Abstract Progesterone promotes proliferation and pro-survival in the breast, but inhibits growth in the reproductive tract and ovaries. Herein, using progesterone receptor (PR) isoform-specific ovarian cancer models, we show that PR-A and PR-B promote expression of distinct gene sets that differ from PR-driven genes in breast cancer cells. In ovarian cancer models, PR-A primarily regulates genes independently of progestin, while PR-B is the dominant ligand-dependent isoform. Notably, FOXO1 and the PR/FOXO1 target-gene p21 are repressed by PR-A, but induced by PR-B. In the presence of progestin, PR-B, but not PR-A, robustly induced cellular senescence via FOXO1-dependent induction of p21 and p15. ChIP assays performed on PR-isoform specific cells demonstrated that while each isoform is recruited to the same PRE-containing region of the p21 promoter in response to progestin, only PR-B elicits active chromatin. Overexpression of constitutively active FOXO1 (FOXO1-AAA) in PR-A-only expressing cells conferred robust ligand-dependent upregulation of the PR-B-target genes GZMA, IGFBP1, and p21, and induced cellular senescence.

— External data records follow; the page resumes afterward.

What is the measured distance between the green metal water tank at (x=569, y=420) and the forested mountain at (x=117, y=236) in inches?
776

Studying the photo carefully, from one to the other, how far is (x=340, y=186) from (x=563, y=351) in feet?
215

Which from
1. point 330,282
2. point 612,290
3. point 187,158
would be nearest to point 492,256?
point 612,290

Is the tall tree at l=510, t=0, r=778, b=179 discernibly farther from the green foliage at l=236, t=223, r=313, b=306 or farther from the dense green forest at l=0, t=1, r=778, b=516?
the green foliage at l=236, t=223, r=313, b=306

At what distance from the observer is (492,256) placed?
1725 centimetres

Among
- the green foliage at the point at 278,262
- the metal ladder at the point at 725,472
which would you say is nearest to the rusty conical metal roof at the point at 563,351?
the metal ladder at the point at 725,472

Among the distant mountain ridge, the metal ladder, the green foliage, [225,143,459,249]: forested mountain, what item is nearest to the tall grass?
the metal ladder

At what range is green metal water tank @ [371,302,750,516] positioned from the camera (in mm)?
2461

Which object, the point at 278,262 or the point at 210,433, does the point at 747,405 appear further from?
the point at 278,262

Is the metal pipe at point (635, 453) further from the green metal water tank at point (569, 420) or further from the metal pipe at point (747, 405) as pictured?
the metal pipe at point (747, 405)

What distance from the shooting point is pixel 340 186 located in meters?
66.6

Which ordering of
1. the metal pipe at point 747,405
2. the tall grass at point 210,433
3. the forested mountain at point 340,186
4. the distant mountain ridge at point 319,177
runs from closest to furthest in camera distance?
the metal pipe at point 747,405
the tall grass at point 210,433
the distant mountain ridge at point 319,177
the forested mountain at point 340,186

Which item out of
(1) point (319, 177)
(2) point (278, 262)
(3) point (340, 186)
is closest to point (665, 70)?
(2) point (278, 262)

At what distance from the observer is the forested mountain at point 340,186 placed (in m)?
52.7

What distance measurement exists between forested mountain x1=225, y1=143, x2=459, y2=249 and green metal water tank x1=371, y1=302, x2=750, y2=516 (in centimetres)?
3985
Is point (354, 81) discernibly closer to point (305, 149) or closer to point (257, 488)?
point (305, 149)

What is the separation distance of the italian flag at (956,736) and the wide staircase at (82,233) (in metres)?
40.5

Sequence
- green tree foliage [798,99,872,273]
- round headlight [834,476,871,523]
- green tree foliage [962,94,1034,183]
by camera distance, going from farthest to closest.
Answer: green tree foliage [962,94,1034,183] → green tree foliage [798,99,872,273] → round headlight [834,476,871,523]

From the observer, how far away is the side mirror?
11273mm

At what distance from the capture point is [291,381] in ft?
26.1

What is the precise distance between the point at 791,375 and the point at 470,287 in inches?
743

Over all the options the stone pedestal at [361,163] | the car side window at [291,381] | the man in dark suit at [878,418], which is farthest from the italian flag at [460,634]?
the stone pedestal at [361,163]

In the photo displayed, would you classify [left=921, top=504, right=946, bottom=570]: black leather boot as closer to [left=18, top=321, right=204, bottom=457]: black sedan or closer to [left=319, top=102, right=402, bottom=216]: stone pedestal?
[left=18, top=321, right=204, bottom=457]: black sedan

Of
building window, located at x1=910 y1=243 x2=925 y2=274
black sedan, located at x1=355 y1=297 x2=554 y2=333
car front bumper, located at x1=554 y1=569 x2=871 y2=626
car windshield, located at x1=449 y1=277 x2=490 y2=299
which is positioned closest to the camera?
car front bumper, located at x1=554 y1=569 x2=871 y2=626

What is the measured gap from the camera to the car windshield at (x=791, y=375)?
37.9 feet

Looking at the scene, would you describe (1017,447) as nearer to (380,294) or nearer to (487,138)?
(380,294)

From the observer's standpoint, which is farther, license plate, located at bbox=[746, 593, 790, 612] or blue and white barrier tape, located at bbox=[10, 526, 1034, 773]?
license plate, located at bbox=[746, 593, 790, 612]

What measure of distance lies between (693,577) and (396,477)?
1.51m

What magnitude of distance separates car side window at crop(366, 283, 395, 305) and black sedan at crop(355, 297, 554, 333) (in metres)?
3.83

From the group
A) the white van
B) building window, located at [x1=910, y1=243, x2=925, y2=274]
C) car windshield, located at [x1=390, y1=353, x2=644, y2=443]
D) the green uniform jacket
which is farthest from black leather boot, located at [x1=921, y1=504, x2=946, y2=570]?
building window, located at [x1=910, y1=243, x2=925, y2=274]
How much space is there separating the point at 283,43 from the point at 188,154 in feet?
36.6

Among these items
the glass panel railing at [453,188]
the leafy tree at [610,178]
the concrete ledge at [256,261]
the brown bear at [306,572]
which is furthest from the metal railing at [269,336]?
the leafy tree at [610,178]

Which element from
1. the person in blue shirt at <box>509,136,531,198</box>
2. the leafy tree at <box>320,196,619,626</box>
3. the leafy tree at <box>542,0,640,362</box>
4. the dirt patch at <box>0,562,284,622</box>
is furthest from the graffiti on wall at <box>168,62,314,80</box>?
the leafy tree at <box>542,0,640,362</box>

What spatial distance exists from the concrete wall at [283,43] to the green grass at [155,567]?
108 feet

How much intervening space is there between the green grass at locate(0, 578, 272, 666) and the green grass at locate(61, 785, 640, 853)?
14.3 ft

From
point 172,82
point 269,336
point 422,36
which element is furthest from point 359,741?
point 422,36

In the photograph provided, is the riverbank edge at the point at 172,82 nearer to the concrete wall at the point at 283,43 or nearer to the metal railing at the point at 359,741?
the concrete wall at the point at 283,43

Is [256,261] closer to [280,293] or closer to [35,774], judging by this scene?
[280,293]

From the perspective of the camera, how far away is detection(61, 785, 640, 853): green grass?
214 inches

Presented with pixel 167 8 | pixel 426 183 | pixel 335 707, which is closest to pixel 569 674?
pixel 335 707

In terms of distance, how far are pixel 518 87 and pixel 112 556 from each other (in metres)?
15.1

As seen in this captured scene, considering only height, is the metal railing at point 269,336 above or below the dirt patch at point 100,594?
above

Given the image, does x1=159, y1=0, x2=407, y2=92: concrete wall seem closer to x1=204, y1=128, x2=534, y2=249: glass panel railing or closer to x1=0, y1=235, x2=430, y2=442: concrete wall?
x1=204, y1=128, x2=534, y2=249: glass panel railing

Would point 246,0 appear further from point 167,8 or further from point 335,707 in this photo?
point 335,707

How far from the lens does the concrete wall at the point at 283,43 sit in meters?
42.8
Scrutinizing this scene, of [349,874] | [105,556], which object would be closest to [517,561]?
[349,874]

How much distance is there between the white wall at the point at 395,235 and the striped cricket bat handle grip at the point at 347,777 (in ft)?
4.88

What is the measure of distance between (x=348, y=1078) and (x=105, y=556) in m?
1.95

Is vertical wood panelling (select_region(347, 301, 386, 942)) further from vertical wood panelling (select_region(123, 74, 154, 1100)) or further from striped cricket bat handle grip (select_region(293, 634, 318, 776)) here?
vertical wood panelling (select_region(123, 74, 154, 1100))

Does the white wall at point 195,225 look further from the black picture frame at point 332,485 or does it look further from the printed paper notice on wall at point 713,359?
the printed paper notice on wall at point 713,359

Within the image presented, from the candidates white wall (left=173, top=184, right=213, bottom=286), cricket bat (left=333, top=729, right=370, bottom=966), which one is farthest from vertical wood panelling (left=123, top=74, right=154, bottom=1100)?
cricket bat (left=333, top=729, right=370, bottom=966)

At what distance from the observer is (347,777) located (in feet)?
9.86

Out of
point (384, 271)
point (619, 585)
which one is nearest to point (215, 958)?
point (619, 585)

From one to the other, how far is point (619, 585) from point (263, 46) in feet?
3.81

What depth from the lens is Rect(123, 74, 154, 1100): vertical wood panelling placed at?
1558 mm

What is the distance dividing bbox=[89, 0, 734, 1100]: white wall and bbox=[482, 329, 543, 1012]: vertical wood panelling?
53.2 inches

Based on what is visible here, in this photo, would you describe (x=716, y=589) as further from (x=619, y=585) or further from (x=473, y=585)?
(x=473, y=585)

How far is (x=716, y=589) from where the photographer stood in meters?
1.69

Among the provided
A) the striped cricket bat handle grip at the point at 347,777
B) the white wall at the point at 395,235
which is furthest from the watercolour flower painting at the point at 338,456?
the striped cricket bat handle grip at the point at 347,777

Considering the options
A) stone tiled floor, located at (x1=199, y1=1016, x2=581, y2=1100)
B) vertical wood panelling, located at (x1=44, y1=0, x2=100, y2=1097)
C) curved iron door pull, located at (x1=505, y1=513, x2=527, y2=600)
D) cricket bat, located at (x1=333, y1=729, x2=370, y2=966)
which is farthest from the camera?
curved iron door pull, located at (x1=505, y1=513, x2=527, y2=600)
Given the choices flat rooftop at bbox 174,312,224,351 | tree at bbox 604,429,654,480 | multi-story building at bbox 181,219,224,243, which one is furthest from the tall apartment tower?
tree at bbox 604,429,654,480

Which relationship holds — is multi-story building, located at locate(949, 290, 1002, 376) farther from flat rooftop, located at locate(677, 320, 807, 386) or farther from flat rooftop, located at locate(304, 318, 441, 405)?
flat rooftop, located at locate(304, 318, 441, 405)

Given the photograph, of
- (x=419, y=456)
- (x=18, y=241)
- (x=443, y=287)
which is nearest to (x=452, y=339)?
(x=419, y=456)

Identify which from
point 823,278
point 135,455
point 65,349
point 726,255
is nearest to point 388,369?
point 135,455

Similar results were observed when PR-A was titrated into PR-B-containing cells. PR isoform-specific regulation of the FOXO1/p21 axis recapitulated in human primary ovarian tumor explants treated with progestin. Our data indicate a key requirement for FOXO1 (a PR-B-induced, but PR-A-repressed gene) in progesterone signaling to cellular senescence in ovarian cancer cells and reveal a novel mechanism for PR-target gene (FOXO1) control of hormone sensitivity. Ultimately, harnessing PR isoform-specific gene regulation in hormone-driven cancers may provide a means to therapeutically induce the protective actions of progesterone while blocking unwanted proliferative and pro-survival effects. Citation Format: Caroline H. Diep, Todd P. Knutson, Laura J. Mauro, Carol A. Lange. FOXO1 is a key determinant of progesterone receptor isoform-specific senescence programming in ovarian cancer cells. [abstract]. In: Proceedings of the AACR Special Conference on Advances in Ovarian Cancer Research: Exploiting Vulnerabilities; Oct 17-20, 2015; Orlando, FL. Philadelphia (PA): AACR; Clin Cancer Res 2016;22(2 Suppl):Abstract nr A39.